Directions —
A verbatim restatement of the data, free of pictures, is what you should output.

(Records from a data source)
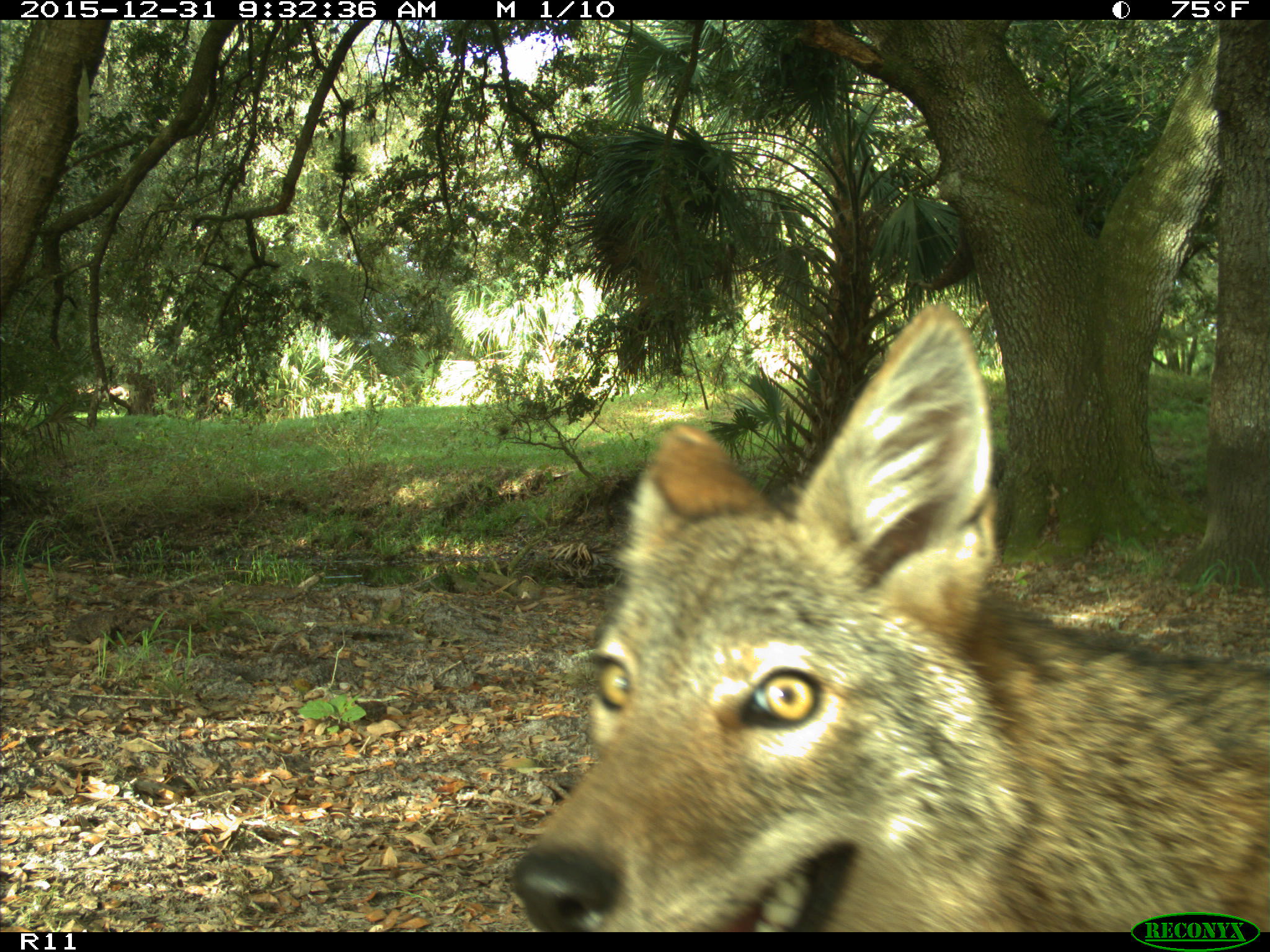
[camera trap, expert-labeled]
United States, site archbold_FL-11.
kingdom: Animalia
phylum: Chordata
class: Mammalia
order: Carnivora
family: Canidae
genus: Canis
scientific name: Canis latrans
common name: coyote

Result of the task —
[camera trap, expert-labeled]
United States, site archbold_FL-11.
kingdom: Animalia
phylum: Chordata
class: Mammalia
order: Carnivora
family: Canidae
genus: Canis
scientific name: Canis latrans
common name: coyote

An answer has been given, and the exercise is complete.